In March, the Polish Border Guard set up so-called “search-and-rescue teams”, formed to seek out and assist migrants whose life and health might be in danger on the border.

Yet according to Katarzyna Czarnota of the Helskinski Foundation for Human Rights, “there is a legitimate risk that the setting up of these search-and-rescue teams actually increases the number of migrants being ‘disappeared’ on the Polish-Belarusian border”, referring to those migrants who are pushed back, die or their fate becomes unknown.

Czarnota told BIRN that based on observations by activists at the border, Polish officials – whether from the search-and-rescue teams or regular border guards – might indeed now be more open to searching for migrants than during the time of the previous PiS government. However, upon finding them, beyond checking their vitals, the conduct remains the same: if the migrant is considered stable enough, he or she is taken back across the border, regardless of nationality, age or having expressed a clear intent to apply for asylum in Poland.

As a consequence, beyond the lives potentially saved, the number of migrants detected and pushed back could actually be higher than before the setting up of the teams, Czarnota suggests.

Despite many appeals by human rights groups, the Tusk cabinet has yet to repeal the so-called border regulation of the Ministry of Interior and Administration, passed by PiS in 2021, that claims to legalise pushbacks in Poland, but which legal experts and the Polish Ombudsman argue is contrary to national and international law protecting the right to asylum, and thus illegal.

“The new Polish government conducts ‘humanitarian’ pushbacks’,” Czarnota drily noted, repeating a common wordplay used by Polish activists.

‘Eastern Shield’
Activists’ pre-election hopes notwithstanding, Tusk’s long-held views on migration have always favoured a tightening of Europe’s borders, for which he has been arguing since the 2015 migration crisis when he was then president of the European Council. Those convictions appear to have hardened since Belarus together with Russia began instrumentalising migrants as part of its hybrid war with the West.

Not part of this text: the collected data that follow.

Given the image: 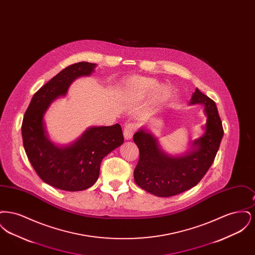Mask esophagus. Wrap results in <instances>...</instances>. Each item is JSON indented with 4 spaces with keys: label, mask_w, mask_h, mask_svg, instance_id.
I'll return each mask as SVG.
<instances>
[{
    "label": "esophagus",
    "mask_w": 255,
    "mask_h": 255,
    "mask_svg": "<svg viewBox=\"0 0 255 255\" xmlns=\"http://www.w3.org/2000/svg\"><path fill=\"white\" fill-rule=\"evenodd\" d=\"M135 132V125L133 123H128L124 127L123 134L125 139H131L133 137V133Z\"/></svg>",
    "instance_id": "34e87169"
}]
</instances>
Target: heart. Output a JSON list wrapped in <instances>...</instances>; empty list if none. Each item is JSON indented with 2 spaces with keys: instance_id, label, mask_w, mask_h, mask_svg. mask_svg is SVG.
Wrapping results in <instances>:
<instances>
[{
  "instance_id": "heart-1",
  "label": "heart",
  "mask_w": 255,
  "mask_h": 255,
  "mask_svg": "<svg viewBox=\"0 0 255 255\" xmlns=\"http://www.w3.org/2000/svg\"><path fill=\"white\" fill-rule=\"evenodd\" d=\"M158 82L150 77L144 76H133L129 78L125 83V90L128 93H140L145 94L153 92L157 89ZM162 97H168L170 95V90L168 88H163L160 91Z\"/></svg>"
}]
</instances>
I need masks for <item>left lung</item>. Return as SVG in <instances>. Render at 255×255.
<instances>
[{
  "label": "left lung",
  "instance_id": "left-lung-1",
  "mask_svg": "<svg viewBox=\"0 0 255 255\" xmlns=\"http://www.w3.org/2000/svg\"><path fill=\"white\" fill-rule=\"evenodd\" d=\"M189 104H204L207 120L206 132L195 139L192 150L185 155H166L159 148L157 138L144 129L133 134L139 150L133 179L151 194L171 197L192 188L203 179L216 157L224 129L215 102L196 89Z\"/></svg>",
  "mask_w": 255,
  "mask_h": 255
}]
</instances>
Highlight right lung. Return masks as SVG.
<instances>
[{"instance_id": "1", "label": "right lung", "mask_w": 255, "mask_h": 255, "mask_svg": "<svg viewBox=\"0 0 255 255\" xmlns=\"http://www.w3.org/2000/svg\"><path fill=\"white\" fill-rule=\"evenodd\" d=\"M96 64H73L41 87L32 97L22 123L26 156L43 182L65 191H81L91 187L99 176L100 163L124 141L120 124L91 127L73 143L54 145L45 130L44 115L49 104L65 96L73 80L91 75Z\"/></svg>"}]
</instances>
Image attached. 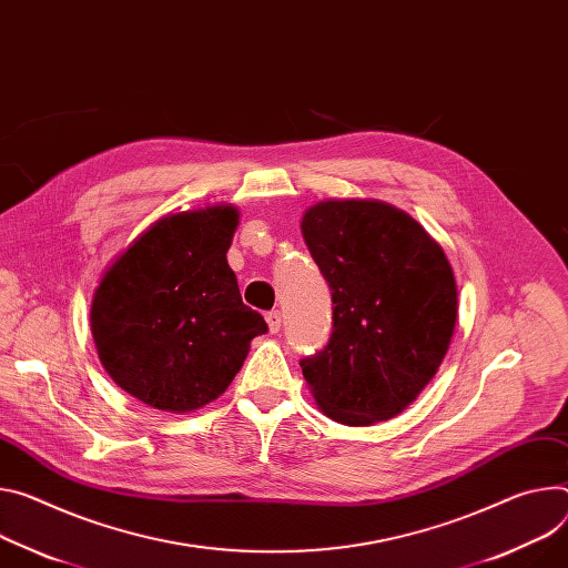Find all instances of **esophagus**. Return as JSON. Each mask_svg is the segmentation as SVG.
<instances>
[{
	"label": "esophagus",
	"instance_id": "obj_1",
	"mask_svg": "<svg viewBox=\"0 0 568 568\" xmlns=\"http://www.w3.org/2000/svg\"><path fill=\"white\" fill-rule=\"evenodd\" d=\"M265 320H267L270 333H278V331H281V326H283V315H281L278 311H272V313H267V315H265Z\"/></svg>",
	"mask_w": 568,
	"mask_h": 568
}]
</instances>
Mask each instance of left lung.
Segmentation results:
<instances>
[{
	"instance_id": "left-lung-1",
	"label": "left lung",
	"mask_w": 568,
	"mask_h": 568,
	"mask_svg": "<svg viewBox=\"0 0 568 568\" xmlns=\"http://www.w3.org/2000/svg\"><path fill=\"white\" fill-rule=\"evenodd\" d=\"M301 233L333 292L326 348L301 359L317 407L344 426L394 419L435 378L457 322L442 244L378 199H326Z\"/></svg>"
}]
</instances>
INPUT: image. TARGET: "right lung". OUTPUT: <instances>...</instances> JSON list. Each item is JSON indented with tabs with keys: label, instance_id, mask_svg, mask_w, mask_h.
<instances>
[{
	"label": "right lung",
	"instance_id": "obj_1",
	"mask_svg": "<svg viewBox=\"0 0 568 568\" xmlns=\"http://www.w3.org/2000/svg\"><path fill=\"white\" fill-rule=\"evenodd\" d=\"M231 203L168 213L101 274L90 331L106 374L144 405L185 415L217 400L265 320L242 303L226 251Z\"/></svg>",
	"mask_w": 568,
	"mask_h": 568
}]
</instances>
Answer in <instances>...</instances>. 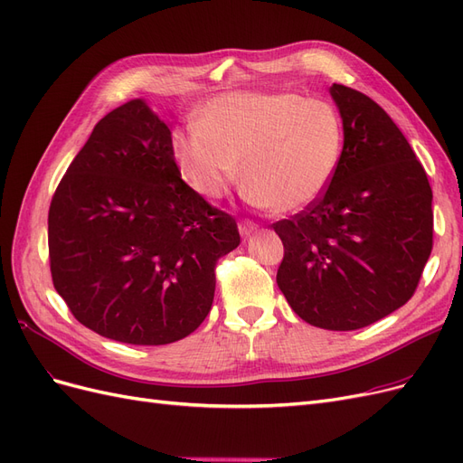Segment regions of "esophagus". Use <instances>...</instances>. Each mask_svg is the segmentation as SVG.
Masks as SVG:
<instances>
[{
  "label": "esophagus",
  "mask_w": 463,
  "mask_h": 463,
  "mask_svg": "<svg viewBox=\"0 0 463 463\" xmlns=\"http://www.w3.org/2000/svg\"><path fill=\"white\" fill-rule=\"evenodd\" d=\"M259 230V226L255 222H250V220H241L240 222V233L243 235V237H249L250 233H255Z\"/></svg>",
  "instance_id": "34e87169"
}]
</instances>
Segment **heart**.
I'll use <instances>...</instances> for the list:
<instances>
[{
  "label": "heart",
  "mask_w": 463,
  "mask_h": 463,
  "mask_svg": "<svg viewBox=\"0 0 463 463\" xmlns=\"http://www.w3.org/2000/svg\"><path fill=\"white\" fill-rule=\"evenodd\" d=\"M344 137L340 111L326 100L237 90L208 100L197 125L174 131L172 156L203 197L226 194L243 167L249 203L289 214L325 194L338 172Z\"/></svg>",
  "instance_id": "1"
}]
</instances>
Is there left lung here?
<instances>
[{"label": "left lung", "instance_id": "1", "mask_svg": "<svg viewBox=\"0 0 463 463\" xmlns=\"http://www.w3.org/2000/svg\"><path fill=\"white\" fill-rule=\"evenodd\" d=\"M344 152L322 197L274 223L276 282L305 322L357 330L408 303L432 249V191L408 138L363 92L330 87Z\"/></svg>", "mask_w": 463, "mask_h": 463}]
</instances>
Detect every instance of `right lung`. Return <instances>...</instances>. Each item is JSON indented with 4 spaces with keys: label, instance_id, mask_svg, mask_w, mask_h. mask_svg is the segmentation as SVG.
I'll return each instance as SVG.
<instances>
[{
    "label": "right lung",
    "instance_id": "right-lung-1",
    "mask_svg": "<svg viewBox=\"0 0 463 463\" xmlns=\"http://www.w3.org/2000/svg\"><path fill=\"white\" fill-rule=\"evenodd\" d=\"M235 220L193 191L172 131L143 98L96 123L50 204L53 288L104 338L164 345L201 326Z\"/></svg>",
    "mask_w": 463,
    "mask_h": 463
}]
</instances>
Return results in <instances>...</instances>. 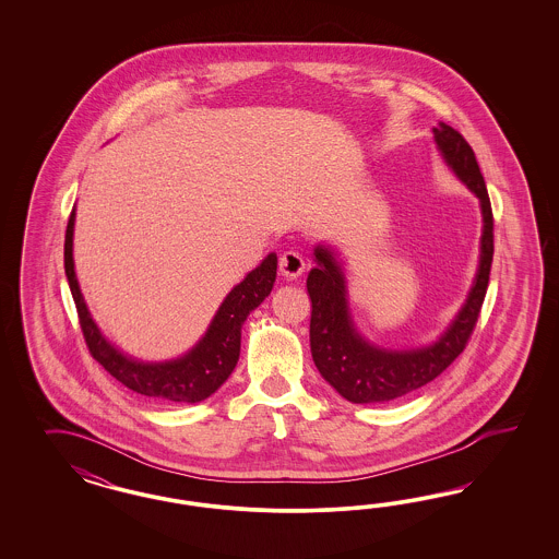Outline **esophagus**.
Instances as JSON below:
<instances>
[{
	"label": "esophagus",
	"mask_w": 559,
	"mask_h": 559,
	"mask_svg": "<svg viewBox=\"0 0 559 559\" xmlns=\"http://www.w3.org/2000/svg\"><path fill=\"white\" fill-rule=\"evenodd\" d=\"M278 271L285 278H299L305 271V260L297 252H285L278 260Z\"/></svg>",
	"instance_id": "esophagus-1"
}]
</instances>
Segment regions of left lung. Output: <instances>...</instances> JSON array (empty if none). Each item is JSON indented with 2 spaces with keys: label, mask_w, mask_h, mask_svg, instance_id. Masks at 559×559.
<instances>
[{
  "label": "left lung",
  "mask_w": 559,
  "mask_h": 559,
  "mask_svg": "<svg viewBox=\"0 0 559 559\" xmlns=\"http://www.w3.org/2000/svg\"><path fill=\"white\" fill-rule=\"evenodd\" d=\"M432 133L444 164L474 192L481 209L484 227L474 285L455 320L435 342L404 350L383 348L365 338L356 328L338 252L332 246L318 243L313 248L318 266L307 276V293L311 299V356L323 379L353 404L393 402L437 379L463 353L488 290L493 255V217L488 188L474 150L459 131L439 122Z\"/></svg>",
  "instance_id": "obj_1"
}]
</instances>
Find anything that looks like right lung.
Listing matches in <instances>:
<instances>
[{
	"instance_id": "1",
	"label": "right lung",
	"mask_w": 559,
	"mask_h": 559,
	"mask_svg": "<svg viewBox=\"0 0 559 559\" xmlns=\"http://www.w3.org/2000/svg\"><path fill=\"white\" fill-rule=\"evenodd\" d=\"M73 227L75 209L69 217L66 231V274L73 301L78 307L80 325L84 332L85 344L92 356L100 362L124 388L147 395L155 402L169 404H197L213 395L227 377L236 369L241 346V325L271 295L276 281V254L271 252L260 266L248 272L246 278L229 290L223 299L215 318L209 323L203 338L199 340L188 353L169 360H139L135 356L124 355L110 340L102 334L98 323L94 322L82 288L75 276L73 264Z\"/></svg>"
}]
</instances>
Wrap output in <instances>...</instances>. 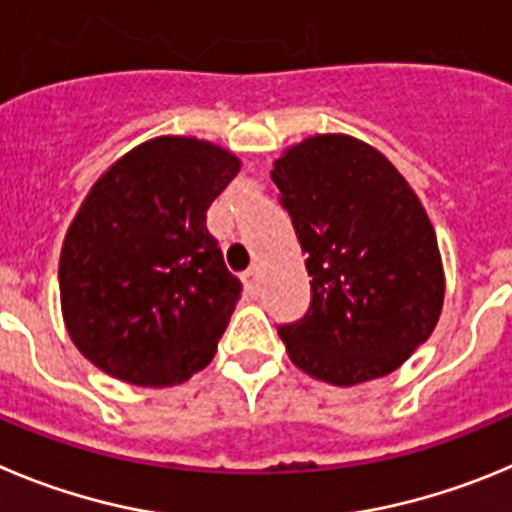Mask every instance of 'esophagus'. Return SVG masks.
Here are the masks:
<instances>
[{
	"instance_id": "34e87169",
	"label": "esophagus",
	"mask_w": 512,
	"mask_h": 512,
	"mask_svg": "<svg viewBox=\"0 0 512 512\" xmlns=\"http://www.w3.org/2000/svg\"><path fill=\"white\" fill-rule=\"evenodd\" d=\"M245 283H247V288H250V290L257 288V267L247 270V273H245Z\"/></svg>"
}]
</instances>
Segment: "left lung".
I'll return each mask as SVG.
<instances>
[{
    "mask_svg": "<svg viewBox=\"0 0 512 512\" xmlns=\"http://www.w3.org/2000/svg\"><path fill=\"white\" fill-rule=\"evenodd\" d=\"M270 176L311 275L306 316L278 326L290 362L342 388L398 370L439 324L446 288L416 191L349 135L290 145Z\"/></svg>",
    "mask_w": 512,
    "mask_h": 512,
    "instance_id": "obj_1",
    "label": "left lung"
}]
</instances>
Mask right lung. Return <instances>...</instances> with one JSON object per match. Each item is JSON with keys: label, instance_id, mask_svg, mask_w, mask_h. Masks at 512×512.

The security of Poland’s borders with Belarus, Ukraine and Russia is a main campaign theme for Tusk as his Civic Platform party prepares for the European Parliament elections on June 9, with the prime minister increasingly describing irregular migration on the Polish-Belarusian border as a threat.

At a May 21 press conference, Tusk presented what he claimed was fresh information received from the Polish intelligence services about the Belarusian border.

“Today, we got confirmation that the migratory pressure on our eastern border is not spontaneous, these are not people escaping to somewhere,” Tusk said. “90 per cent of the people who illegally cross our border are people in possession of Russian visas. Today, it is the Russian state that is behind the recruitment, transport and smuggling of people.”

BIRN reported already in December 2022 that 90 per cent of the migrants coming to Poland via Belarus have travelled through Russia with Russian visas.

“Those are not refugees, those are less and less migrants, families, poor people needing help,” Tusk continued. “In 80 per cent of the cases, these are organised groups of men, aged 18-30, very aggressive.”

Creating a sense of impending threat, Tusk added that intelligence sources have suggested several groups of migrants numbering in the thousands were waiting in Russia ready to move westward.

According to Grupa Granica, out of the 1,855 migrants that have requested help from activists since the beginning of the year, 193 were women and 178 children, including 131 unaccompanied minors.

On Monday, Tusk is due to announce an extra 10 billion zloty (about 2.3 billion euros) for fortifying the border with Belarus and the northern border with the Russian exclave of Kaliningrad. That package of measures, called “Eastern Shield”, is designed to “significantly limit the mobility of the potential aggressor”, Tusk said, referring more generally to threats coming from Russia.

As the number of migrants trying to enter Poland via Belarus is on the rise again, reaching 200-300 a day in May, their ability to enter Europe via this route is set to become harder and harder under the new Polish government.